Yes that’s true, the stove was only the first of the three boating terrors we were to encounter. After dinner and playing “Up The River”, a card game taught to me by my grandfather, we spent a peaceful night, dreaming of “messing about in boats.” The morning was bright and much less humid than the day before, and the wind was gusting to twenty knots. Breakfast was scrambled eggs, fried biscuits, orange juice and coffee. After breakfast my father and John were on deck preparing to explore the surrounding cove by dink, and my mother and I were finishing the dishes down below. When I popped up on deck, I found my father hovering over a navigation chart and pointing out to John various marks. Then my gaze moved to the shoreline, which was fast approaching; we were dragging anchor. “Look dad, start the engine”, I cried as I ran to the bow to start hauling in the dislodged anchor. My dad shouted, “turn on the number two battery Bernice”, and cranked up the engine. John ran forward to help me haul up the anchor, and we avoided running aground, which BTW, would have most likely have lead to hours of boredom, as we waited for tide or towboat on a Saturday morning. However, the idea of running aground always sparks fear in the hearts of sailors both new and old. Thus we narrowly avoided calamity number 2.
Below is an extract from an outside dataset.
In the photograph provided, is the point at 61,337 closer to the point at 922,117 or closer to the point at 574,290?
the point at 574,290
Alright you’ve got my attention. What was number 3?
We motored out into the river against the current and the wind; leaving the green markers on the right and the red on the left, which can lead to some confusion if you know the quote, “red right returning”. Returning meaning from the ocean; the confusing part is markers change at mouths of rivers and inlets. In any case, after entering the river I took over the helm and headed into the wind, while John and my dad hauled up the main. I gradually let the boat fall off, which means heading so that the wind fills the sail. My mother stood on the cabin steps, and peered out from under the open bimini top. My father adjusted the topping lift, which raises the boom. The boomvang which holds the boom down and can keep the boat from jibing unexpectedly, snapped and flew at tremendous speed past my mothers face. Luckily no one was hurt, and my dad fixed the fastening while we were underway. We sailed home without further incident, except for the usual problem of retrieving the lines, left hanging from the rear poles at the dock. All in all it was an enjoyable trip, which if planning a longer voyage would have been considered a relatively uneventful shake-down cruise.
Winds of Fortune
All spring I was looking forward to sailing up to Cape Code, with my parents on their boat. NOT happening.
What’s so bad about that?
Coming to terms with the fact that my parents will not be able to take long trips on their boat anymore, and what that really means. What it really means is that the quality of life is sometimes beyond your/their control. Maybe it’s not exactly the quality of life; it’s the loss of the ability to live life to the fullest. I know this already in small ways. For example, I spent the last several days painting a house, humping a big ladder around, climbing up and down, and painting this and that. I’m definitely not as fast as I was at thirty or even forty. Once in awhile I look in the mirror, and say “who is that?” And for God’s sake keep those magnifying mirrors away. I will tell you straight off; I am not a vampire. You do not need to test me. Vampires live forever, or so the legend goes. All Anne Rice fans know, not only are they attractive, but quite lovable as well.
Sailing to vampires?
More precisely sailing to living forever. I won’t, you won’t and most significantly they won’t live forever.
Duh, we know this already.
I know you know, and I know I know, but I forget to remember. Is it a short term memory deficit, or is it a short term memory device for escaping the program? Perhaps it’s like living with your fingers on Ctrl Alt Del.
“Everything happens to everybody sooner or later if there is time enough.”
–George Bernard Shaw
Blogsnob Hacked
Temporarily removing my blogsnob link. Hacked or whatever it’s creating a huge graphic.